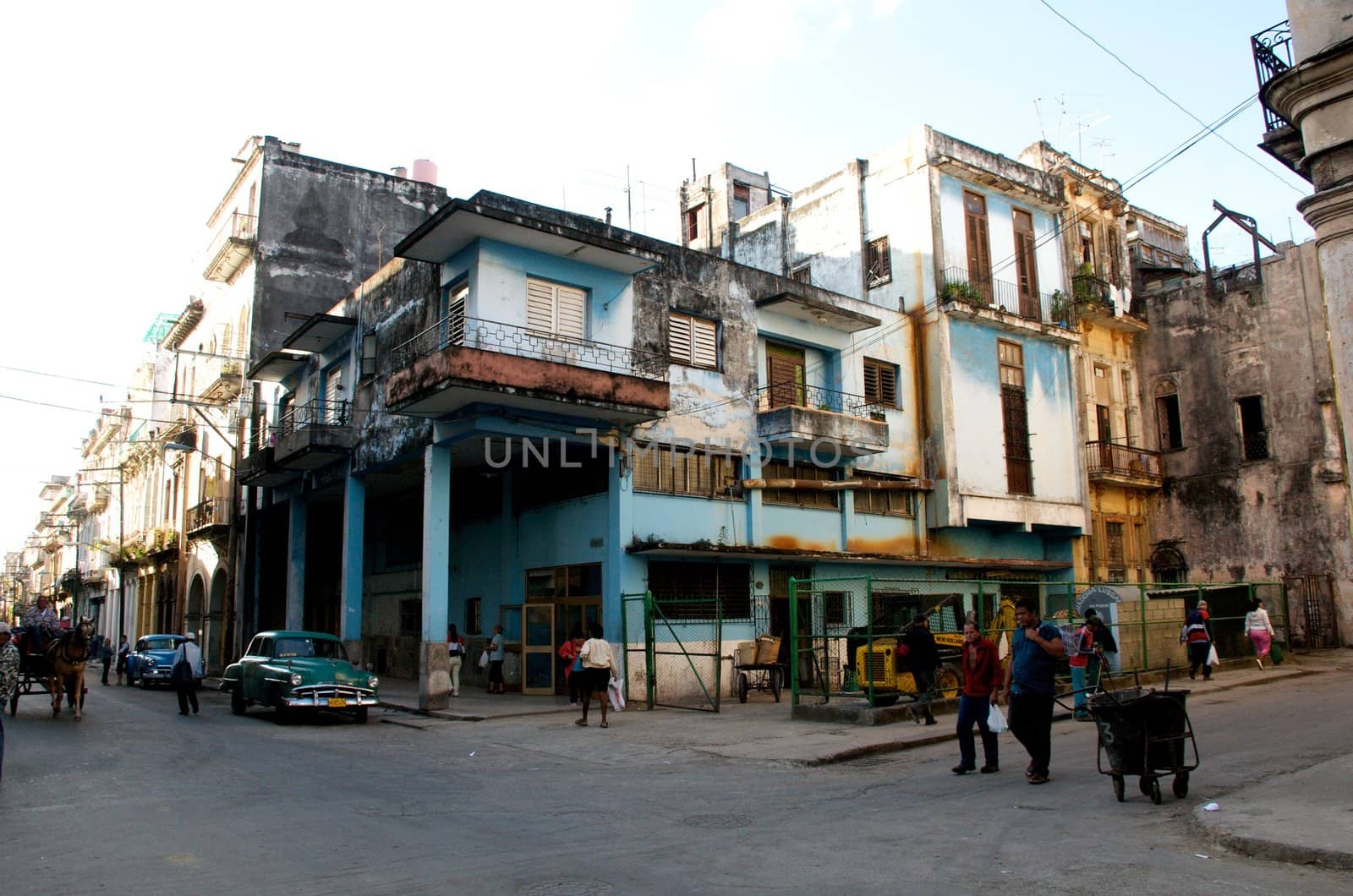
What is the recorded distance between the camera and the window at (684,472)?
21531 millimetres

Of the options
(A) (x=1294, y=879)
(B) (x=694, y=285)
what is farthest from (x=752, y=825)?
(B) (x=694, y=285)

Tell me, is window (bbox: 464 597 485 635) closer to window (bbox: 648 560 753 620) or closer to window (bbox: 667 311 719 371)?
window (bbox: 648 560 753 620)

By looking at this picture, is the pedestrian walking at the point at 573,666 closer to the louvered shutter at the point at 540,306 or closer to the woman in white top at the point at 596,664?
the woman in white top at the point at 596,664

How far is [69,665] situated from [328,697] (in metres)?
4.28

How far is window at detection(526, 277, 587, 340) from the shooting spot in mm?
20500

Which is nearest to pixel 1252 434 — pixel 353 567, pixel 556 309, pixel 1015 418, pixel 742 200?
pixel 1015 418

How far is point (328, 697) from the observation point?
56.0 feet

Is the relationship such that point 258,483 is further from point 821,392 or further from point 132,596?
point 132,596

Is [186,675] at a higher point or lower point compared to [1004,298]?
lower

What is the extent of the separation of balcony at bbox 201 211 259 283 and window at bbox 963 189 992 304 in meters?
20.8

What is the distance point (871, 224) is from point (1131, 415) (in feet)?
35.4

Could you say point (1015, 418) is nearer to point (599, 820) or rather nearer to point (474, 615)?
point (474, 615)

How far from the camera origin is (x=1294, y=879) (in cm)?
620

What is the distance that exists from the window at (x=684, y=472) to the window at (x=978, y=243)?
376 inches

[Given request]:
Output all of the records exactly as they appear above, but not the pictures.

[Problem solution]:
What is the recorded distance between the camera and the window at (684,472)?
21531 millimetres

Of the options
(A) (x=1294, y=879)
(B) (x=694, y=285)
what is farthest from (x=752, y=825)?
(B) (x=694, y=285)

Tell me, is window (bbox: 464 597 485 635) closer to window (bbox: 648 560 753 620) or closer to window (bbox: 667 311 719 371)?
window (bbox: 648 560 753 620)

By looking at this picture, is the pedestrian walking at the point at 573,666 closer to the louvered shutter at the point at 540,306 or closer to the woman in white top at the point at 596,664?
the woman in white top at the point at 596,664

How far is [69,665] situated from [328,697] (in metres)?
4.28

How far is window at detection(526, 277, 587, 340) from the shooting spot in mm?
20500

Which is nearest to pixel 1252 434 — pixel 353 567, pixel 556 309, pixel 1015 418, pixel 742 200?
pixel 1015 418

How far is point (328, 697) from the observation point?
56.0 feet

Is the relationship such that point 258,483 is further from point 821,392 or further from point 132,596?
point 132,596

Is [186,675] at a higher point or lower point compared to [1004,298]?
lower

What is the extent of the separation of balcony at bbox 201 211 259 283 and window at bbox 963 189 992 304 in meters?
20.8

What is the distance point (871, 224) is from point (1131, 415) (in feet)?
35.4

Could you say point (1015, 418) is nearer to point (599, 820) or rather nearer to point (474, 615)?
point (474, 615)

How far from the camera origin is (x=1294, y=879) (in cm)?
620

What is the distance that exists from the window at (x=684, y=472) to the window at (x=978, y=243)?
376 inches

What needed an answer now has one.